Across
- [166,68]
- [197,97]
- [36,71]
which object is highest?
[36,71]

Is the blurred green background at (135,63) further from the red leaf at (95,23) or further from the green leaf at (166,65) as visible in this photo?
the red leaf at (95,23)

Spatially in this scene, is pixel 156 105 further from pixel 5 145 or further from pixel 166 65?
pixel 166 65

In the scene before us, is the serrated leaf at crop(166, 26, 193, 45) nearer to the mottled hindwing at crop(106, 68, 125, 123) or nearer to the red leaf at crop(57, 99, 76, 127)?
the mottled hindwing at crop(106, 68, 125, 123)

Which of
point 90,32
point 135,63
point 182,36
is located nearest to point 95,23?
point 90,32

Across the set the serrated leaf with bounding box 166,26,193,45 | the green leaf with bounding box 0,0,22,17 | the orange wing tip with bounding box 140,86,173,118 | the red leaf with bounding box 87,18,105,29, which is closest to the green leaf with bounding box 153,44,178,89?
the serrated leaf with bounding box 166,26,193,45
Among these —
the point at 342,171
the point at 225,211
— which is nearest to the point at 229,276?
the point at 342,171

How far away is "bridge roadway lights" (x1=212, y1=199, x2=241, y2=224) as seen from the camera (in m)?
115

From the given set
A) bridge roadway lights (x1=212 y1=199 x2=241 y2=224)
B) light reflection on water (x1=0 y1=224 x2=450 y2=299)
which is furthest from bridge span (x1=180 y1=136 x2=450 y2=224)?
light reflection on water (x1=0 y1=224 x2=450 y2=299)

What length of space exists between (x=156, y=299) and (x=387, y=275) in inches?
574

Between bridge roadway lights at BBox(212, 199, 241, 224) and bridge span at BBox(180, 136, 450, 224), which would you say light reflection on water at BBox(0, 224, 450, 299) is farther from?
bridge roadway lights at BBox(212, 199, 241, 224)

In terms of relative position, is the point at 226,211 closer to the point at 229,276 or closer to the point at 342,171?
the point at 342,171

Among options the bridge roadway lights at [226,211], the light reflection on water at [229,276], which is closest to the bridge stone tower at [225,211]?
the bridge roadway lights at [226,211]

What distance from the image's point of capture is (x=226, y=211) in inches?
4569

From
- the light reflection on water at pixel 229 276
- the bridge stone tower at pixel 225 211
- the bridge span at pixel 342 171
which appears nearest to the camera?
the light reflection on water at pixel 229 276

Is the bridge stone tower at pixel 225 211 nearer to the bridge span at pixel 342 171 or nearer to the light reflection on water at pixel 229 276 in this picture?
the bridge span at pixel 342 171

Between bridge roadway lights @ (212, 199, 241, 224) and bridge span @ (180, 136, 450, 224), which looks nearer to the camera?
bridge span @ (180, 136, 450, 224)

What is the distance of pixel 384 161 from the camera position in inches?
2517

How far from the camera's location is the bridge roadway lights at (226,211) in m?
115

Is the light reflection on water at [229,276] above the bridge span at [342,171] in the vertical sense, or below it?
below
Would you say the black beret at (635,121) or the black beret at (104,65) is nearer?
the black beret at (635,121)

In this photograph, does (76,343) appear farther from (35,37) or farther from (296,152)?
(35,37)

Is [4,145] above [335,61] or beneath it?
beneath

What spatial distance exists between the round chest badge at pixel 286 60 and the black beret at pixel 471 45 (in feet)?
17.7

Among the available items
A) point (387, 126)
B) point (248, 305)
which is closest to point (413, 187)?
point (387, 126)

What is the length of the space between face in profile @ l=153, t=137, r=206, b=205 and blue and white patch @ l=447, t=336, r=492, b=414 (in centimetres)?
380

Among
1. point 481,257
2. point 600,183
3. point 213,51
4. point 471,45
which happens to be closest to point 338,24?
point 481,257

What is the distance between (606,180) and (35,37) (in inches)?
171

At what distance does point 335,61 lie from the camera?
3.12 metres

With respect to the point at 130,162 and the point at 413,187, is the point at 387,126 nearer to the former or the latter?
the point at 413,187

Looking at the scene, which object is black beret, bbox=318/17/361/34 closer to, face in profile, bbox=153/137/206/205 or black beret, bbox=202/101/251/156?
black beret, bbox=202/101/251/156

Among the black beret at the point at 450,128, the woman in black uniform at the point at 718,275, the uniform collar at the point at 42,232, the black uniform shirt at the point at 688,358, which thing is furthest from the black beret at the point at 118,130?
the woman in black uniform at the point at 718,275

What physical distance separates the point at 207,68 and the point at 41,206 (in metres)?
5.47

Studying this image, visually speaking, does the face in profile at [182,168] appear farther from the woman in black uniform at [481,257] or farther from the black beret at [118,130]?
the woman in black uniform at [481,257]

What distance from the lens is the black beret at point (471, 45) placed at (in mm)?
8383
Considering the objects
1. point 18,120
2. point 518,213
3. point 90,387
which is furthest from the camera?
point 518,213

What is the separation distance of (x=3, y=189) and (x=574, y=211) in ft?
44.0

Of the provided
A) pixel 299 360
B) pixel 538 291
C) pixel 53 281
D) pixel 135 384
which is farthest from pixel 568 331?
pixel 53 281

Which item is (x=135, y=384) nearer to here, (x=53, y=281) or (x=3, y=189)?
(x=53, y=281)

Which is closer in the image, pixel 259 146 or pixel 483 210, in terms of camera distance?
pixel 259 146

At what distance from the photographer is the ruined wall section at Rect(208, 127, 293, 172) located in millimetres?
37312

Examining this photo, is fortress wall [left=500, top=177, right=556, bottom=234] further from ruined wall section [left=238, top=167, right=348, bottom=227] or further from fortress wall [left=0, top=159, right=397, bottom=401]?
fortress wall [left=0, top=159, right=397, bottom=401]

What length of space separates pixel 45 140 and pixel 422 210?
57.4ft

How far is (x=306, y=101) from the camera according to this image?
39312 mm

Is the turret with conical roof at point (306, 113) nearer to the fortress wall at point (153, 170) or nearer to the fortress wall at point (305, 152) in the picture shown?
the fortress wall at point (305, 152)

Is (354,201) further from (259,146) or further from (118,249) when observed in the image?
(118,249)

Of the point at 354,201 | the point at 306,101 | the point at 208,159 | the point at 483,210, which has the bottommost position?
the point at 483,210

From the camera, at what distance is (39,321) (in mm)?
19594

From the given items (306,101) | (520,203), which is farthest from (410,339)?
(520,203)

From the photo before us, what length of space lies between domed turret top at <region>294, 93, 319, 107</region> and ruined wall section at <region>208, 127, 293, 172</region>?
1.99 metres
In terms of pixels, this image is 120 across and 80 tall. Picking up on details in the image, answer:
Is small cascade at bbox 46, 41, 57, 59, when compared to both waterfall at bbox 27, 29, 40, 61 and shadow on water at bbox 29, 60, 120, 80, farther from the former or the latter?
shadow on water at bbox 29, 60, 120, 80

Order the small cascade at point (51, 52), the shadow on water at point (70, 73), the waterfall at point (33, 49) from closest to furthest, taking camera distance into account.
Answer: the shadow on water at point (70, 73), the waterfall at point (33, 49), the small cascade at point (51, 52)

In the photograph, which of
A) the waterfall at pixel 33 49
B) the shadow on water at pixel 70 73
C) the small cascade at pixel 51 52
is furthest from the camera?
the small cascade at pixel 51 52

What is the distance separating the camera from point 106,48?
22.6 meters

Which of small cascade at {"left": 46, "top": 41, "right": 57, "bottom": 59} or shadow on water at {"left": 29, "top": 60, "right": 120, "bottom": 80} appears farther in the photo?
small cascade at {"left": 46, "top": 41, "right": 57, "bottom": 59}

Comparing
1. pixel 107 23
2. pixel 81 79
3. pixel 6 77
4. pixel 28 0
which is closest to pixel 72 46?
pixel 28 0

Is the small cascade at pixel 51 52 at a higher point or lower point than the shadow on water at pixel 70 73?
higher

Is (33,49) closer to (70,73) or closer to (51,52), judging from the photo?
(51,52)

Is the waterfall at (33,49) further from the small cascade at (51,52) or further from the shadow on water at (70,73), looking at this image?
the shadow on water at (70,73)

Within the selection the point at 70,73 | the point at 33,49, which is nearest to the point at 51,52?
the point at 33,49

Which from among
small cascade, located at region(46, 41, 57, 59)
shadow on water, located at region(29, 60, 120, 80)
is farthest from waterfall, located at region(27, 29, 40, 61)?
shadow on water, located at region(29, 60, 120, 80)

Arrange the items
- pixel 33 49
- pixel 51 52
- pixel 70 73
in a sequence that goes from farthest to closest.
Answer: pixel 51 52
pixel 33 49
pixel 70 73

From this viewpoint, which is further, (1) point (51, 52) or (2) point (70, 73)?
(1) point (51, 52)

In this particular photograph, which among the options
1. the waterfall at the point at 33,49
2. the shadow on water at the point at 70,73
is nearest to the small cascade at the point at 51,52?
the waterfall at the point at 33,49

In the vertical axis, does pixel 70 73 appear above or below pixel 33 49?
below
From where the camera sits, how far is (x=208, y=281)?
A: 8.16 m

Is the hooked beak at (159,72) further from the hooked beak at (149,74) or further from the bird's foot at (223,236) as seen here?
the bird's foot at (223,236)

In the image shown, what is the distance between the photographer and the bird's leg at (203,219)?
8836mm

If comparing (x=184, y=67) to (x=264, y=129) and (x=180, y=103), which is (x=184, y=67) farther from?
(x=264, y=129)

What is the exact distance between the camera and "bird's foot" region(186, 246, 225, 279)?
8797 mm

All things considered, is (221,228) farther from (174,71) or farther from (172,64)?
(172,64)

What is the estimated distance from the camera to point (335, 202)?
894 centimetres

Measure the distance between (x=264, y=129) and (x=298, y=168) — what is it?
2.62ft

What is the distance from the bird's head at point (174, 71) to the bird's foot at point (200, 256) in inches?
◆ ◆ ◆ ◆ ◆ ◆ ◆
§ What the task requires
Quote exactly and only the lines from the one holding "If comparing (x=184, y=67)" through the end of the data.

§ Full response
If comparing (x=184, y=67) to (x=264, y=129) and (x=180, y=103), which is (x=184, y=67) farther from?
(x=264, y=129)

What is the exact distance between the camera and "bird's foot" region(186, 246, 225, 279)?
8797 mm

All things considered, is (221,228) farther from (174,71) or farther from (172,64)?
(172,64)

What is the estimated distance from the camera to point (335, 202)?
894 centimetres

Measure the distance between (x=264, y=129) and (x=298, y=168) — what is it?
2.62ft

What is the distance from the bird's head at point (174, 71) to the bird's foot at point (200, 256) in inches?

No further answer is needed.